Pho para Uno

Él come pho solo como algunas personas rezan, en silencio, con rituales pequeños que hacen que el mundo se comporte. El local es angosto y luminoso, una franja de luz en una calle que nunca termina de enfriarse. Los ventiladores empujan el aire tibio en círculos, un aire que huele a anís estrella, albahaca mojada, y al borde dulce de los huesos hirviendo.

Elige la misma mesa cada vez, espalda contra la pared, cara hacia la puerta, no por miedo, sino porque le gusta saber qué entra. Afuera, un hombre con cigarro tose y nunca pasa. Un niño golpea una moneda en la mesa como si estuviera probando la realidad. El cocinero canta las órdenes con una voz que podría cortar caña.

El tazón llega humeando, un clima propio. El caldo es claro, casi educado, pero carga toda la historia de la paciencia. Levanta los palillos, separa los fideos, los suelta como hierba blanca de río. Le exprime limón, lo justo para afilar el día. Rompe la albahaca con los dedos en vez de cortarla, como si romperla mantuviera el olor más honesto.

Mira la calle por el marco de la puerta. Las motos se cosen entre sí como agujas. Una mujer con sombrero cónico balancea una canasta de mangos. Alguien se ríe demasiado fuerte y luego desaparece. En el reflejo de la superficie del caldo, su cara se ve más vieja de lo que se siente, como si el vapor lo tradujera a otra versión.

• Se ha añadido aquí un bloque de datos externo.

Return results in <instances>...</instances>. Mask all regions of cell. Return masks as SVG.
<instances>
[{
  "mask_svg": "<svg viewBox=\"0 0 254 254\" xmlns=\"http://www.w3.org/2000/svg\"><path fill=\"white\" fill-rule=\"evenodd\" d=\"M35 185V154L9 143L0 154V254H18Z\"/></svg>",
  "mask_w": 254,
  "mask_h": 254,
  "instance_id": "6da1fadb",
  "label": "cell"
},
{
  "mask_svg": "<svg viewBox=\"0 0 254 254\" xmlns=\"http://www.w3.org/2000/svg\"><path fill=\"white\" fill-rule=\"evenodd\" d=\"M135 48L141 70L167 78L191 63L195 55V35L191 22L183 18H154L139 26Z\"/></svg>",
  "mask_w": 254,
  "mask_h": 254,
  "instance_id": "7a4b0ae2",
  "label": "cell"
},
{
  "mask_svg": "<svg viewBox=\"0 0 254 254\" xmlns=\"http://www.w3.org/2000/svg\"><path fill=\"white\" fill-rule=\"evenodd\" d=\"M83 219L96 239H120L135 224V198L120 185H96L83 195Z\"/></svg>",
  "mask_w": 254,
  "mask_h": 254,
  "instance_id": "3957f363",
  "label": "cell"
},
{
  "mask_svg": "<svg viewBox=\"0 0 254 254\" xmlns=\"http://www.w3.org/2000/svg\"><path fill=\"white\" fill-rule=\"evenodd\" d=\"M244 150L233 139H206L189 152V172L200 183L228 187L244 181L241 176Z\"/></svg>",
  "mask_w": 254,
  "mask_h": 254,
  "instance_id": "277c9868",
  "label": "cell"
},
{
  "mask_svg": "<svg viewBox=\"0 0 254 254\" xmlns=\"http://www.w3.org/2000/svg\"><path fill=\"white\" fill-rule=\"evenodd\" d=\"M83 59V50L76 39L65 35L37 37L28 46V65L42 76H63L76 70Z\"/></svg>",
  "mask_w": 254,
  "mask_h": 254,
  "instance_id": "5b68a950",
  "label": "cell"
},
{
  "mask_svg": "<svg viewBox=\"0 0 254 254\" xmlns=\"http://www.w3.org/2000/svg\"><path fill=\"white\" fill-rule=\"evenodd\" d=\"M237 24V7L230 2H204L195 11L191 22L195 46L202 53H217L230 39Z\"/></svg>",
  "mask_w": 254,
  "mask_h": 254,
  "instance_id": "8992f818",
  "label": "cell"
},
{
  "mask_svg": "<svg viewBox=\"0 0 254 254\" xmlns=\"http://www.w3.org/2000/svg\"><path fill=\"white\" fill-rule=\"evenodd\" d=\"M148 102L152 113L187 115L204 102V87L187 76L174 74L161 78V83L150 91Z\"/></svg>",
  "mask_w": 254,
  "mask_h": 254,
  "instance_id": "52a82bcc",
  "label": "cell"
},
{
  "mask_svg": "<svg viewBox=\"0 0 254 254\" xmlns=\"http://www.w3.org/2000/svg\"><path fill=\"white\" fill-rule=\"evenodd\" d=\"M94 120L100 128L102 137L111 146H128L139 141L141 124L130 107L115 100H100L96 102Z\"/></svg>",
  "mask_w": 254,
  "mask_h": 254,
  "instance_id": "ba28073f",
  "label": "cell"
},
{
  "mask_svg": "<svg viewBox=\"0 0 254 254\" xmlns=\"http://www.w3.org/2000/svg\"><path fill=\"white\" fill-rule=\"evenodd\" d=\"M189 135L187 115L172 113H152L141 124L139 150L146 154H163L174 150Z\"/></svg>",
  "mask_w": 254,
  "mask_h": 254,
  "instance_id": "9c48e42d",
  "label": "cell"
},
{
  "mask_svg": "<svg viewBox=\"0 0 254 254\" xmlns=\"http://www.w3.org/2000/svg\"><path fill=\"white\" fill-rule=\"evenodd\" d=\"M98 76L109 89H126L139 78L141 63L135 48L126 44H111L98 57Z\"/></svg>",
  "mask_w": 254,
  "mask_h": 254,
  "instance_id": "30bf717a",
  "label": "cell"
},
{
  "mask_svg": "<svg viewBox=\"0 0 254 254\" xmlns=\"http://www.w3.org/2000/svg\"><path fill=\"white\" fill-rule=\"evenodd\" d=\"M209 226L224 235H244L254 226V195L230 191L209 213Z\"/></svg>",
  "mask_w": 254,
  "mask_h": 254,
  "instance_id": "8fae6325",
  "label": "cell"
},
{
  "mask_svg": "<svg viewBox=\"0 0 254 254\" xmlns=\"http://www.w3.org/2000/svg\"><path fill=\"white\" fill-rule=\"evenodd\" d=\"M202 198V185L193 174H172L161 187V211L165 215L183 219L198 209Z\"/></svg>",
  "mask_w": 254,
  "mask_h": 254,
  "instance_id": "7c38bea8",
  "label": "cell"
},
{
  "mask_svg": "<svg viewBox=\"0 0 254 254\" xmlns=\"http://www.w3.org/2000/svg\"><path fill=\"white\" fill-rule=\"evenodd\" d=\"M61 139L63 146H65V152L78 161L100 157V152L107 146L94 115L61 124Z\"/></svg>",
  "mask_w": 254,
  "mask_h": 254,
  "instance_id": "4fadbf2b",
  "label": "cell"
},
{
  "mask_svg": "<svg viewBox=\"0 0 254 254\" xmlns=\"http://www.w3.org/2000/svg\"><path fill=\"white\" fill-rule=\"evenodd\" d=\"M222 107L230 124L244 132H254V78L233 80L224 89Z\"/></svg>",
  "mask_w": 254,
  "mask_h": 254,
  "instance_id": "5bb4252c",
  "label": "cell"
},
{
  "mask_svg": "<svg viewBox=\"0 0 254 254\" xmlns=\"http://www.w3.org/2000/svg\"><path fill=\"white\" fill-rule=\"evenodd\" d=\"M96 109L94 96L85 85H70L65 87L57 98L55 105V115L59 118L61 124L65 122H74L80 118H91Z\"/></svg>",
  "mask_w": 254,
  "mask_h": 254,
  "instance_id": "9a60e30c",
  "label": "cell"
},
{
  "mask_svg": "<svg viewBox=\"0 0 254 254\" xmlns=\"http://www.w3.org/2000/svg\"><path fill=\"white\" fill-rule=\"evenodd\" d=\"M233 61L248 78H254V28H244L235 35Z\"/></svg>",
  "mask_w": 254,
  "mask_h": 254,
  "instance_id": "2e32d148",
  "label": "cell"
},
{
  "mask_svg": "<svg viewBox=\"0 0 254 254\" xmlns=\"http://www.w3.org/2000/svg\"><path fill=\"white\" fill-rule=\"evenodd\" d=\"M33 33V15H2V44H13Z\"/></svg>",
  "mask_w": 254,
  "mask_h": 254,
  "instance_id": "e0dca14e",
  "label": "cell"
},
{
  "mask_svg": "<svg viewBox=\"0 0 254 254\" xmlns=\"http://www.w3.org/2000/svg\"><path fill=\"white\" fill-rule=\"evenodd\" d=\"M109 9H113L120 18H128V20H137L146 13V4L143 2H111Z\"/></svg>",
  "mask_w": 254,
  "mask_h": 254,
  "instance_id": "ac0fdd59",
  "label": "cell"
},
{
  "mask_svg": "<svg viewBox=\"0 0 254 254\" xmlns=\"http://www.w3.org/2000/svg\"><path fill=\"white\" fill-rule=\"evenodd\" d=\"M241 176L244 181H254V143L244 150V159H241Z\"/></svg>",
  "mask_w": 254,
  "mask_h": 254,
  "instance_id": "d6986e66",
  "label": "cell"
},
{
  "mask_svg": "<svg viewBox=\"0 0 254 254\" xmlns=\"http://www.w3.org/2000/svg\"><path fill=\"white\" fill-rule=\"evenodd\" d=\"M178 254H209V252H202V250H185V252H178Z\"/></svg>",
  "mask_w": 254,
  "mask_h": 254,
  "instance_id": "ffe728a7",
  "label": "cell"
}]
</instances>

Se dice que no está solo. Está, simplemente, sin compañía. No es lo mismo. La soledad es un cuarto que se cierra desde afuera. Esto es un cuarto que él eligió, con un tazón enfrente y el sonido del caldo sirviéndose como un aplauso suave.

Sorbe, no por grosero, sino sin disculpa. El calor le limpia la nariz, y luego los pensamientos. Entre bocados, recuerda una voz diciendo su nombre como antes se lo decían, tierno e impaciente. No persigue el recuerdo. Lo deja pasar, como dejas pasar una moto cuando se te viene demasiado cerca, manos firmes, ojos al frente.

Se toma el caldo al final. Eso importa. Se siente como cerrar una puerta con cuidado, para que nada en la casa se despierte.